Pull out every line in the records below that contains the word "gothic", matching its case exactly.

Information shown start

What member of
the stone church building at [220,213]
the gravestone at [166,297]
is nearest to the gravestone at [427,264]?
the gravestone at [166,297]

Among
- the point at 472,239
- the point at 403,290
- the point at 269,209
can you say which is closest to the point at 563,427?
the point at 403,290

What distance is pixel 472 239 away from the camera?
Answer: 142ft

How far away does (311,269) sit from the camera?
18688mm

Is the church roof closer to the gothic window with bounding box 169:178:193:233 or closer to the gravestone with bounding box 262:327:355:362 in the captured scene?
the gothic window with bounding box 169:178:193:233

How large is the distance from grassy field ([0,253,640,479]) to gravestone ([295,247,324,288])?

Information shown end
Information shown start

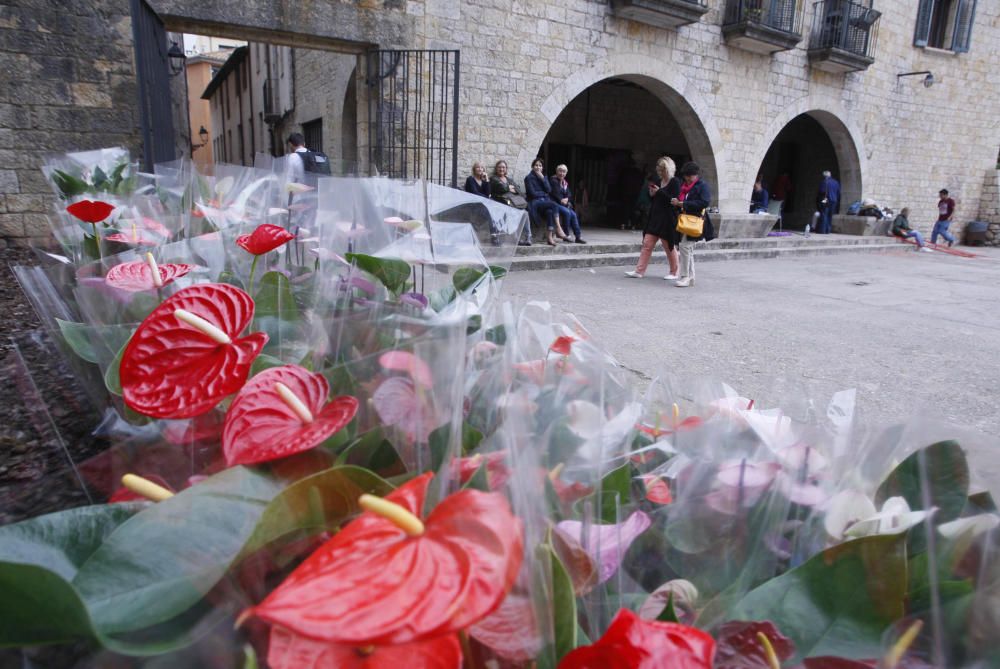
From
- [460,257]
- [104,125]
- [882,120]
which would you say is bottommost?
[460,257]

Information shown end

- Solution for this problem -
Is the church roof closer to the gothic window with bounding box 169:178:193:233 or closer to the gravestone with bounding box 262:327:355:362 in the captured scene?
the gothic window with bounding box 169:178:193:233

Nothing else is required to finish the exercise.